The other part might have something to do with the fact that they chose to break the news with the briefest of social media posts, withholding many of the relevant details for two hours, but what yuh go do?
For those of us who pay consistent attention to national developments, this news might have come with a wave of déjà vu, given how closely it followed a mass shooting believed to be a reprisal killing. After all, our last crime-related SoE was announced in the wake of a spate of murders, and we all know how that turned out.
At the eventual press conference helmed by Energy Minister Stuart Young (holding on for Attorney General Reginal Armour) and National Security Minister Fitzgeral Hinds (who has been uncharacteristically quiet lately), we learned that the government had indeed reacted to the overnight shooting (and intelligence suggesting that it wouldn’t be the last) by curtailing the nation’s constitutional rights.
Though Young went to great pains to reassure us that they had no intention of hurting the economy (no curfew), what they do intend to do is concerning enough to anyone who remembers how the 2011 SoE unfolded.
Here’s the thing about granting enhanced arrest powers to the T&T Police Service (TTPS) and T&T Defense Force (TTDF) (in tandem with warrantless searches of private premises and the suspension of bail applications and habeus corpus): it gives the authorities license to disappear anyone they like for an unconfirmed period if they think that person may have been or plans to be involved in illegal activities.
Of course, Young emphatically assured “law-abiding citizens” that we have nothing to fear from this suspension of our constitutional rights because the TTPS and TTDF will be focusing solely on specific suspects relating to a specific gang war. And that might be reassuring if the government hadn’t opted to suspend everyone’s rights in order to, they claim, focus on specific individuals in specific areas. It’s also considerably less comforting when you think about what the TTPS gets up to even without these expanded powers and the difficulties that law-abiding citizens already have in telling the cops apart from the criminals.
Beyond all of that, what’s most concerning about this SoE are the questions it raises about the government’s approach to tackling crime. For example:
- If they already have legitimate information about reprisal shootings (including knowledge of the specific individuals involved), why do they need to suspend protections like warrants, bail, and habeus corpus in order to take action?
- If they can’t act on the intelligence they have without suspending constitutional protections designed to prevent abuse of power, then what happens when those rights are restored?

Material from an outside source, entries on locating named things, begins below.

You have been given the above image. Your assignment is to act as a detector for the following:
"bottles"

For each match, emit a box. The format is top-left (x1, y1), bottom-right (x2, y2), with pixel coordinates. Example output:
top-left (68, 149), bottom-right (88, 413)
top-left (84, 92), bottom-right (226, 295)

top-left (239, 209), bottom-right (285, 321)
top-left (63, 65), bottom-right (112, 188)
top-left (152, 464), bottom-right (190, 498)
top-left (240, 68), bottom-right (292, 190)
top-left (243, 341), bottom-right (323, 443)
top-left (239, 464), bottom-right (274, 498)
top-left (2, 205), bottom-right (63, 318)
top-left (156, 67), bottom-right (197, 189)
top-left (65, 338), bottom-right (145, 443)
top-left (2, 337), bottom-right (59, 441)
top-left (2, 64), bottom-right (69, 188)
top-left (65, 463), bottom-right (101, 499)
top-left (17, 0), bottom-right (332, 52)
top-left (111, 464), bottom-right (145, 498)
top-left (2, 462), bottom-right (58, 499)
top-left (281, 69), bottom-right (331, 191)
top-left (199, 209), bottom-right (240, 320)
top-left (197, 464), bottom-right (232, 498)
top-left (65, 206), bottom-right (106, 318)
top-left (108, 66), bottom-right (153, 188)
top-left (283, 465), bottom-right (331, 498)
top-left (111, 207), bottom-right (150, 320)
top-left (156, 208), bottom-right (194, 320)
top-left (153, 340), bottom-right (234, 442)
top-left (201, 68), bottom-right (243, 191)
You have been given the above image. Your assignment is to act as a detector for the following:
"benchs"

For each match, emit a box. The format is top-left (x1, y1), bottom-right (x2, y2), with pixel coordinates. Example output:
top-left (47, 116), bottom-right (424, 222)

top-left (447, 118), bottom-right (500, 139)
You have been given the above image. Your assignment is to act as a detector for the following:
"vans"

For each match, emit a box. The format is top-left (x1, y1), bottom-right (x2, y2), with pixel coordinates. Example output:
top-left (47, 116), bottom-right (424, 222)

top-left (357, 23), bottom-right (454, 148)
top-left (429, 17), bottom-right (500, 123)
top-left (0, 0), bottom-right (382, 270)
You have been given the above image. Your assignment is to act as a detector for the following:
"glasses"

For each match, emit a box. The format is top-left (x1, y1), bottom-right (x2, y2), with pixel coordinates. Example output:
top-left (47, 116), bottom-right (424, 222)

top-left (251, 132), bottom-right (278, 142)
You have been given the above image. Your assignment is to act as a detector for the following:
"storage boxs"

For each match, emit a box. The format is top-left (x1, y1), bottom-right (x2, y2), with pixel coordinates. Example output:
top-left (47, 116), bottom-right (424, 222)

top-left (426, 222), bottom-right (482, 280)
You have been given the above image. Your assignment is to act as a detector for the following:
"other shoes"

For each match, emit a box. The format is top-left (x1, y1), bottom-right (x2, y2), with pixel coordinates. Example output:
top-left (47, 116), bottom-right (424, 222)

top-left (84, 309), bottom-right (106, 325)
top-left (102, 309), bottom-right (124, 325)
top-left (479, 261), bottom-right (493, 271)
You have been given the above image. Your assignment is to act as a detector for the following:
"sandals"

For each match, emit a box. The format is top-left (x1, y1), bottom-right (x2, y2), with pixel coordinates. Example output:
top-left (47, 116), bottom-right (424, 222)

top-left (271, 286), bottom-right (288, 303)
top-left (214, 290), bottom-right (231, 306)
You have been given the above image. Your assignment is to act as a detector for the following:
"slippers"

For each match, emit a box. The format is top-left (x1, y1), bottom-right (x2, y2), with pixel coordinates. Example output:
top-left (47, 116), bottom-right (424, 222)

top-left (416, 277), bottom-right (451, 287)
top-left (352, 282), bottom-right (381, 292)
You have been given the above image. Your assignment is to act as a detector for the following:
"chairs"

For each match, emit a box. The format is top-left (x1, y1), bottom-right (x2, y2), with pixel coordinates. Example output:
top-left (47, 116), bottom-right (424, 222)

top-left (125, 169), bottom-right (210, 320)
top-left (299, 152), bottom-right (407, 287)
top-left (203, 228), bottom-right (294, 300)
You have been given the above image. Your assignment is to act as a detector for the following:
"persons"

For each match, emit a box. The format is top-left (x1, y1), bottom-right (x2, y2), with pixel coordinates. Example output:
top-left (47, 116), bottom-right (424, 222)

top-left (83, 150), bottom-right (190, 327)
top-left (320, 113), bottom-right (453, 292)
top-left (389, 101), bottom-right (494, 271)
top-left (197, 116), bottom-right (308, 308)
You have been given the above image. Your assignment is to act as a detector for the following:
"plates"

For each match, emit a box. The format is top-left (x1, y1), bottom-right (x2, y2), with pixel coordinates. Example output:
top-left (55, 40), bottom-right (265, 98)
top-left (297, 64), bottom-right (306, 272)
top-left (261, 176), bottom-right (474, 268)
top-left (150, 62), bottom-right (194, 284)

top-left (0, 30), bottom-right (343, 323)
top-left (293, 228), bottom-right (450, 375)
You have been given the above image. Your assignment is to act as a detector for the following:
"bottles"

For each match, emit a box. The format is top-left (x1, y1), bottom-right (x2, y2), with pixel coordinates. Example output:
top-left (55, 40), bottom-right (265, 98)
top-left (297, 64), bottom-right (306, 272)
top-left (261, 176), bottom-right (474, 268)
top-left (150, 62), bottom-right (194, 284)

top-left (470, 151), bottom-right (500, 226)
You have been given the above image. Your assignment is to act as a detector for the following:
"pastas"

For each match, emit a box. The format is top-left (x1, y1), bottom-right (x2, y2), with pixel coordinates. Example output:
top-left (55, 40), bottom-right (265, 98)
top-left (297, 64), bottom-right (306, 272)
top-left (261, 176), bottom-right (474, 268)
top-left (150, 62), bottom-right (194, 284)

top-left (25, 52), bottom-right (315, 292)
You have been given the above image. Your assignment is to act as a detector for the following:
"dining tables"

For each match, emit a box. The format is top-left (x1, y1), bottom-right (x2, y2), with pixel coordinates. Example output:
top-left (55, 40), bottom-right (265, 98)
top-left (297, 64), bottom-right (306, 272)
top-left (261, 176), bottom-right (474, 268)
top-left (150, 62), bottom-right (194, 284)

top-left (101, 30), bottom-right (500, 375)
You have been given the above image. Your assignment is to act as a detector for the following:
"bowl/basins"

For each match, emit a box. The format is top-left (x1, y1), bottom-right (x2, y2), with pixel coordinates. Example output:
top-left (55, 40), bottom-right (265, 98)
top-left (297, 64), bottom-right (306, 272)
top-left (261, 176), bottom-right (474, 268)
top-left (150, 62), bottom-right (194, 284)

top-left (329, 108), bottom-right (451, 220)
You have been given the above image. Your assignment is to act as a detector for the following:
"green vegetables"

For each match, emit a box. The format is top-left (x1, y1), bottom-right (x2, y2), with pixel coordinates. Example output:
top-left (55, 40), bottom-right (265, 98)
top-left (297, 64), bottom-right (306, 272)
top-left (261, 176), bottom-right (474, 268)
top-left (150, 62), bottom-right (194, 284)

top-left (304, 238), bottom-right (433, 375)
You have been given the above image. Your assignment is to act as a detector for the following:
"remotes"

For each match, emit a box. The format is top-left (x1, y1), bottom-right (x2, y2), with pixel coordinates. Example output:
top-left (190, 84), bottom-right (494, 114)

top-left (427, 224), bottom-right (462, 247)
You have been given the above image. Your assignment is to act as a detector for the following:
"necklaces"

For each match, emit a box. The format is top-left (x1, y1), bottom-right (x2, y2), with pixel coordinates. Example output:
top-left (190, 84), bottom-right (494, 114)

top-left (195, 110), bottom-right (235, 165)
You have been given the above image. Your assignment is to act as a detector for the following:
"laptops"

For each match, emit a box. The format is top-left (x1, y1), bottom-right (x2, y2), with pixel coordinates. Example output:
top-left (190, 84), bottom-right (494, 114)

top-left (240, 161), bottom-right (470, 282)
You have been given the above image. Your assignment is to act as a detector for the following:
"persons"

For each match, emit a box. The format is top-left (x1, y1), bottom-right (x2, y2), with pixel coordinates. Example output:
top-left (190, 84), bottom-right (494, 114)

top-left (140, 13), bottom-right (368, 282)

- If this SoE isn’t intended to finally tackle the rampant importation of high-powered weaponry and target the individuals putting them on our streets, then how does it help to address our spiralling crime situation (and why did Hinds spend so much time rambling about those weapons)?
- Is the TTPS capable of enforcing the law and addressing crime within the bounds of the constitution?
Essentially, the decision to use a short-term, broad-based measure to tackle a specific instance of a long-standing issue implies that they’re out of effective options. Because if the government needs to suspend our rights in order to protect us, we have much bigger problems than an individual gang war.
(But you don’t have to take my word for it. Just recall that our current Prime Minister—on whose advice the President declared this SoE—described the 2011 version as a panic response to the then government’s failure to address the crime situation.)